Thursday, December 28, 2006

The Power of Myth I

In a recent post I reviewed a book on the defeat of Reconstruction and, collaterally, the way our historians bastardized the past with myths about what happened, giving the battle for our history over to forces that epitomize the evil in our national character. It's horrifying but fascinating to see it in retrospective; it's worse to see the incorrect and warping recitation happening before your eyes. But here's the Christian Science Monitor, one of our best newspapers, this morning with commentaries on recent deaths proclaiming Ford "reconciler in chief" and Milton Friedman "objective scientist first." Please, please, please.
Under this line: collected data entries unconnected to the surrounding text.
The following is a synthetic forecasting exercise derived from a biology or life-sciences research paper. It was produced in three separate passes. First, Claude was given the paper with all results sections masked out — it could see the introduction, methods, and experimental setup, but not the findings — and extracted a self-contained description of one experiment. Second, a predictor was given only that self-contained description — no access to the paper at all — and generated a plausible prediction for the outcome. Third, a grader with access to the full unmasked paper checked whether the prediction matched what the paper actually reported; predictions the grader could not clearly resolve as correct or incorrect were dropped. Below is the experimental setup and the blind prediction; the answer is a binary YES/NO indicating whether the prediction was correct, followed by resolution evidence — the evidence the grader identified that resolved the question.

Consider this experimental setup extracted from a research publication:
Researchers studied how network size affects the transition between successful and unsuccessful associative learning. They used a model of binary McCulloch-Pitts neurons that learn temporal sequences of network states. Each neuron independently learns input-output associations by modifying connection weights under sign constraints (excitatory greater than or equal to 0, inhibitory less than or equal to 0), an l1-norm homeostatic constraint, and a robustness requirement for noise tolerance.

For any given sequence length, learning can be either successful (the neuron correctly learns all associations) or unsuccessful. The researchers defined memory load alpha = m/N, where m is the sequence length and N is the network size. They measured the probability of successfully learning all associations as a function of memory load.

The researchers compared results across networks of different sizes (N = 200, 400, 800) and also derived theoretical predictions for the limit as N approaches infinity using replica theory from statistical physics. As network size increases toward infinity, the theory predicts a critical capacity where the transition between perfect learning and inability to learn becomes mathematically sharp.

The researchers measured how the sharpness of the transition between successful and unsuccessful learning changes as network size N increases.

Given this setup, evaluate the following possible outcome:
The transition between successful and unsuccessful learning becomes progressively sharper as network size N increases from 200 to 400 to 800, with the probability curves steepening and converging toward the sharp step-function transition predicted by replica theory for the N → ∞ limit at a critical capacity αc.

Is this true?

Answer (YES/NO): YES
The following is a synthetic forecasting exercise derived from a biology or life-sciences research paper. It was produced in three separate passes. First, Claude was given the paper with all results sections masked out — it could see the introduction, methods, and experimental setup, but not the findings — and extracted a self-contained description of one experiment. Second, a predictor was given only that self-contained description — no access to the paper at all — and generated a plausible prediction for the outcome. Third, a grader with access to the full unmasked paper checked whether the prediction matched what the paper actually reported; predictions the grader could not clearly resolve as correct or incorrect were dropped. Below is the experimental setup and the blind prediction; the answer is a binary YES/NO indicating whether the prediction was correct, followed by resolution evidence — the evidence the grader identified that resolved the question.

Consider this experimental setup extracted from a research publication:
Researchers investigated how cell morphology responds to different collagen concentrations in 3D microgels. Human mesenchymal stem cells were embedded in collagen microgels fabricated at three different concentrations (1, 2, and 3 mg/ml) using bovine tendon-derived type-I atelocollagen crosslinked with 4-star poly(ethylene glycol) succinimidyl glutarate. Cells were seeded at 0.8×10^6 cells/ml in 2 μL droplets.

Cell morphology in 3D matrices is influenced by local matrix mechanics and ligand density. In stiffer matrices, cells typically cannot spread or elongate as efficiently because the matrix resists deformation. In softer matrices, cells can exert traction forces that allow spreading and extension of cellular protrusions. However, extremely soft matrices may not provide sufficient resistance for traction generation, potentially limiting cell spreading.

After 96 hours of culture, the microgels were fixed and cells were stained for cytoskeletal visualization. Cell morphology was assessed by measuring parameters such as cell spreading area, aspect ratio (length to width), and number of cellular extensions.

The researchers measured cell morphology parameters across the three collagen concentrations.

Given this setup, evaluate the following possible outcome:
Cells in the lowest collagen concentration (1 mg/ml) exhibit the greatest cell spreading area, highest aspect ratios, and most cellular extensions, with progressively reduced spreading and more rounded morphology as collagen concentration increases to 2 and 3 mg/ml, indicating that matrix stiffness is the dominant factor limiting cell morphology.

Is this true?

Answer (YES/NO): NO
Ford continued and enabled Nixon's "divide and conquer" politics, both in Congress and as President, that set the stage for Gingrich, impeachment, and everything Bushnev. He may have been a good guy (what was it that drove his wife to drink, I wonder) and held a few positions that Repubs now barf over, but his legacy will be all the links in the chain he placed to where we are now. And as for Friedman, Chile had to dump his recs before it could recover economically, he is famous for "greed is good," that well-known objective philosophy, and had bankers laughing or cursing over his claims that money supplies could actually be tightly controlled. Entire worlds are built on illusions and inability to deal with reality. They survive for a while (see Union, Soviet), but eventually they fail. Surprised about where ours is right now?